Old London Bridge, London Bridge To-day, Chelsea Bridge and Power Station, The New Southwark Bridge.   1921

  Original wood engravings.
Each signed in pencil.
Ref: Empson & Balston 22, 23, 24, and 25.
S (average) 195 x 255 mm; I (average) 135 x 200 mm.
SOLD
 
The complete set of four signed proof wood engravings.

Excellent signed proof impressions. Only a very few signed proofs of these early works by Robert Gibbings are thought to exist. All are particularly good printings with strong, evenly printed areas of black ink.

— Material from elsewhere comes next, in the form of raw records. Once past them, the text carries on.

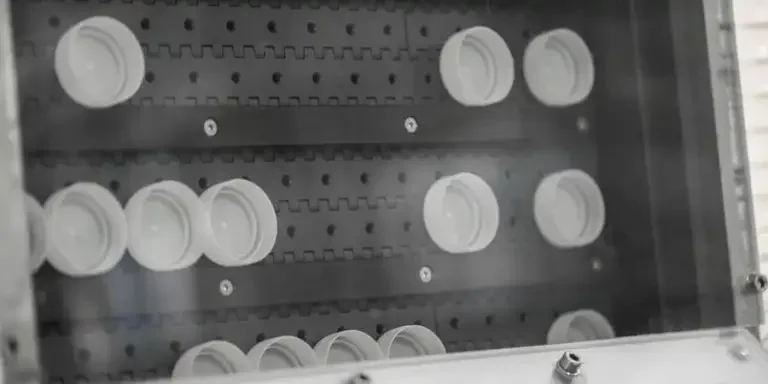 the material is heated and softened in a barrel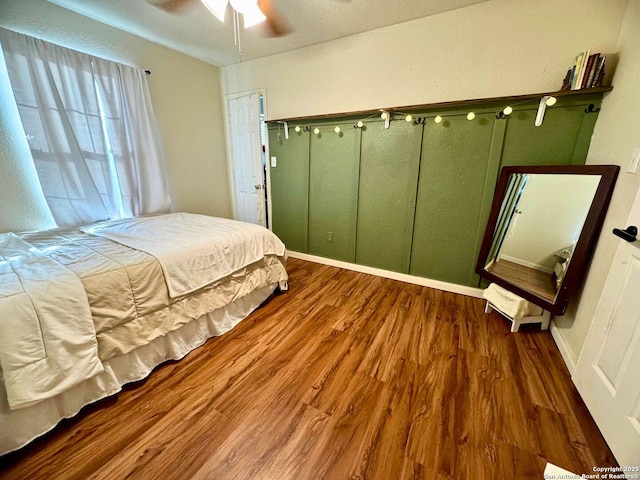 5742 Butch Cyn, San Antonio, TX 78252 - bedroom featuring wood finished floors and a ceiling fan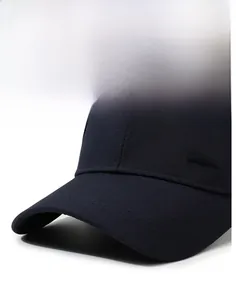 Close-up of navy blue baseball cap with metallic Davia logo and textured fabric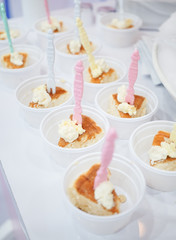 Food free sample. A small bite piece of souffle pancakes with fresh cream in small plastic takeaway cup for customers to try. Soft focus on the pancake with pink toothpick.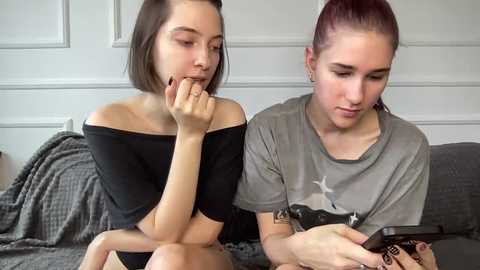 Video of two young women, one with short brown hair, black off-shoulder top, and the other with red hair, gray tee, both sitting on a gray couch, engrossed in smartphones.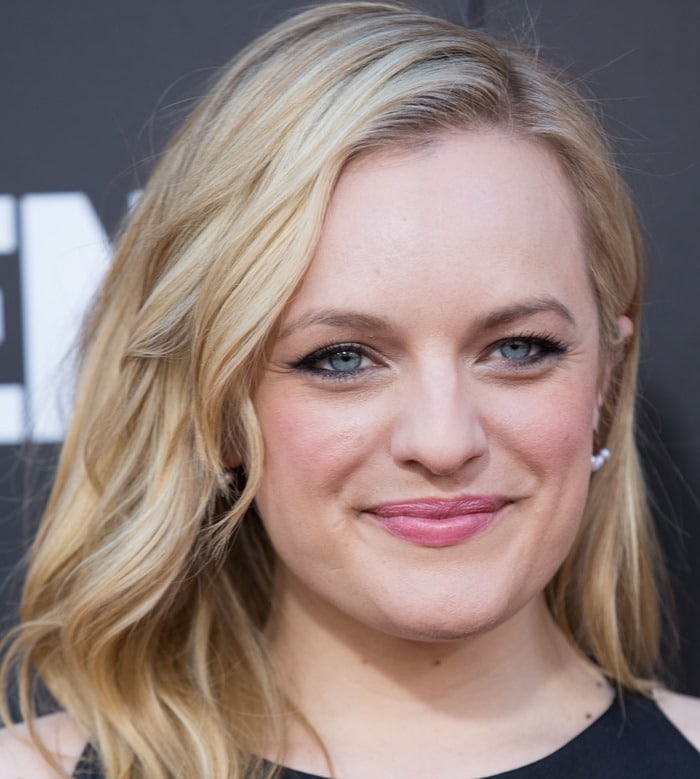 Elisabeth Moss wears her blonde hair down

These works are the four London bridge scenes which were engraved by Robert Gibbings as a commission for the wine merchant Findlater, Mackie, Todd & Co. Ltd. for their twenty page brochure entitled Findlater’s Corner. Impressions printed in the brochure were unsigned and were accompanied by printed text. Findlater’s Corner was the official name of this firm of wine merchants’ premises facing London Bridge.

These four wood engravings are some of Robert Gibbings’ earliest commercial works. Rather than simple silhouettes, these striking images employ the device of the ‘vanishing line’ which many claim to have been invented by Robert Gibbings, prior to its use by Edward Wadsworth. The ‘vanishing line’ was a technique whereby Gibbings would omit with the dividing line between surfaces in bright white light or between darkened objects in shadow, leaving only the sharp delineating lines between expansive brightly lit areas and large masses of darkness contrasted against them. All further detail within each of those areas was then left to the viewer’s imagination, any further differentiating lines having ‘vanished’. This technique of abstraction was paralleled by Edward Wadsworth but it is beyond question that its discovery and development by each artist was entirely independent of the other. It was through his discovery of the ‘vanishing line’ as a wood engraver that Gibbings achieved his initial success and it is this device which has established his lasting fame.

Gibbings produced only a few ‘vanishing line’ wood engravings of this nature, moving towards a more conventional approach by the mid-1920's when book illustration became his principal aim. The early ‘vanishing line’ prints are the most sought-after of all of his works and signed proof impressions of them are now scarce.

In this set of four wood engravings the ‘vanishing line’ device is most apparent in The New Southwark Bridge (in which Southwark Cathedral merges with the white background clouds) and in Chelsea Bridge and Power Station (in which the buildings become a solid mass of black).

All four wood engravings are printed on firm cream wove F J Head & Co. paper, with full margins and deckle edges. All are in excellent condition.